**Goal**. How many lines in the rows below contain the string "instances"? Case counts, so give only the tally of case-sensitive matches.

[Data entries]
━━━
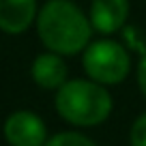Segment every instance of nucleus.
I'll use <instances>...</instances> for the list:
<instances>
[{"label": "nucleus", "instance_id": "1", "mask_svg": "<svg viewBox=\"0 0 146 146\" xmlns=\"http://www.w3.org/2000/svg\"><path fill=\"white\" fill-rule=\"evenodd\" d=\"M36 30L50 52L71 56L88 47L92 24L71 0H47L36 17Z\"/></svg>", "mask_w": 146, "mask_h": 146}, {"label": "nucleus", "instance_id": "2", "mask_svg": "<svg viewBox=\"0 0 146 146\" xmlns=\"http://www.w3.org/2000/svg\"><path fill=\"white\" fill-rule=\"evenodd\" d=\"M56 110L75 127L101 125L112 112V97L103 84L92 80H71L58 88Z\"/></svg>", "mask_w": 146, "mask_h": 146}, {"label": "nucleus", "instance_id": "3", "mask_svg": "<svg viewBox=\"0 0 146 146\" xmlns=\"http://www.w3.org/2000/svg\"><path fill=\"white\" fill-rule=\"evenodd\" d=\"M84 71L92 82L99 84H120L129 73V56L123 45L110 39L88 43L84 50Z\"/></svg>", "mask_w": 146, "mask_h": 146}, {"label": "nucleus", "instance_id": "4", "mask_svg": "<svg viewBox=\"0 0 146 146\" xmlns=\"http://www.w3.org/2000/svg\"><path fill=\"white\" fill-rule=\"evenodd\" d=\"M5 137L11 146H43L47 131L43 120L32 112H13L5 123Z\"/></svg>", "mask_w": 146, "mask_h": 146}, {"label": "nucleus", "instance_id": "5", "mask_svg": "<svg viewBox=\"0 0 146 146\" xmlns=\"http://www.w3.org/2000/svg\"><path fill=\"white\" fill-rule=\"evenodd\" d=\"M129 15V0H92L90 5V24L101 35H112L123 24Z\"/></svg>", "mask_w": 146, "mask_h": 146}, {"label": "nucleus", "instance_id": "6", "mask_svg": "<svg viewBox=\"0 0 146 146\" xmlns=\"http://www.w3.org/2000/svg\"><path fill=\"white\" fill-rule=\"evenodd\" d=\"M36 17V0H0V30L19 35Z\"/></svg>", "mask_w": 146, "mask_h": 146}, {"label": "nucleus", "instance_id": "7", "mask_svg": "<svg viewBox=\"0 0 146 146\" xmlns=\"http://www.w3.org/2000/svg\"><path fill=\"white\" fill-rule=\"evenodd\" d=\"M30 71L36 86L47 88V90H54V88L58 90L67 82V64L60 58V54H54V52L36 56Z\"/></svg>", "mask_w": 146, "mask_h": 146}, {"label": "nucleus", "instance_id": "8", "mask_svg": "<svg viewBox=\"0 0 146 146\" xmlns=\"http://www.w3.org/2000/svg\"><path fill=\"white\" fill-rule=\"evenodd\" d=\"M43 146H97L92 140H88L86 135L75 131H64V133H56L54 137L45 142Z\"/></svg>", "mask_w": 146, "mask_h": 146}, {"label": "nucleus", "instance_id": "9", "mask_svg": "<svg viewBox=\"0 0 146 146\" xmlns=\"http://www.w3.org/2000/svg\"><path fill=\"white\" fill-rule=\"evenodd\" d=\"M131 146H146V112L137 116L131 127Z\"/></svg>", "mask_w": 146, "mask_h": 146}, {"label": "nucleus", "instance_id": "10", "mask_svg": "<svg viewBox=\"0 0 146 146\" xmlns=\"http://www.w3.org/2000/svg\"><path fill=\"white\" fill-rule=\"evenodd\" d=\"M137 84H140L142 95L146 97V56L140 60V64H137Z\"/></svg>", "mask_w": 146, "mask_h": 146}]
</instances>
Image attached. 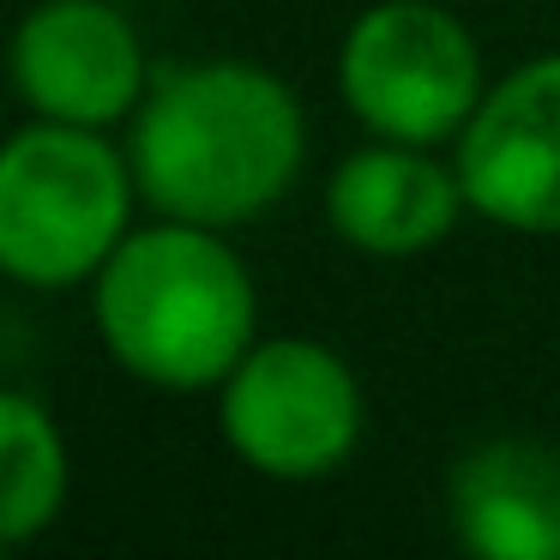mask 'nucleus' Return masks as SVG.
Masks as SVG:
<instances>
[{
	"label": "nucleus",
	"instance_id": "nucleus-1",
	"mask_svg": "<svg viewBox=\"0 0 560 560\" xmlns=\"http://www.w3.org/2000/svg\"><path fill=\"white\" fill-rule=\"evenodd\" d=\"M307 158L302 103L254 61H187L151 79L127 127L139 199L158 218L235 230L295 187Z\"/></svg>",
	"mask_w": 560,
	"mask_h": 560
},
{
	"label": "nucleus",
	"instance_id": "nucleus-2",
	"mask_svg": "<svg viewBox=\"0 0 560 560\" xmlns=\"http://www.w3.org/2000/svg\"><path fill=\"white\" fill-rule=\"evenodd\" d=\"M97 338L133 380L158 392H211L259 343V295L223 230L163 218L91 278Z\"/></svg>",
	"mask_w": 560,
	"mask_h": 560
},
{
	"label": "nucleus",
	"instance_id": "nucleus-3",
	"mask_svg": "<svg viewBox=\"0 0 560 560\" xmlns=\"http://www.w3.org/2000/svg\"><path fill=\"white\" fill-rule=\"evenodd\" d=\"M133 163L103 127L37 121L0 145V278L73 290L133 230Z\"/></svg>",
━━━
**Correct answer**. 4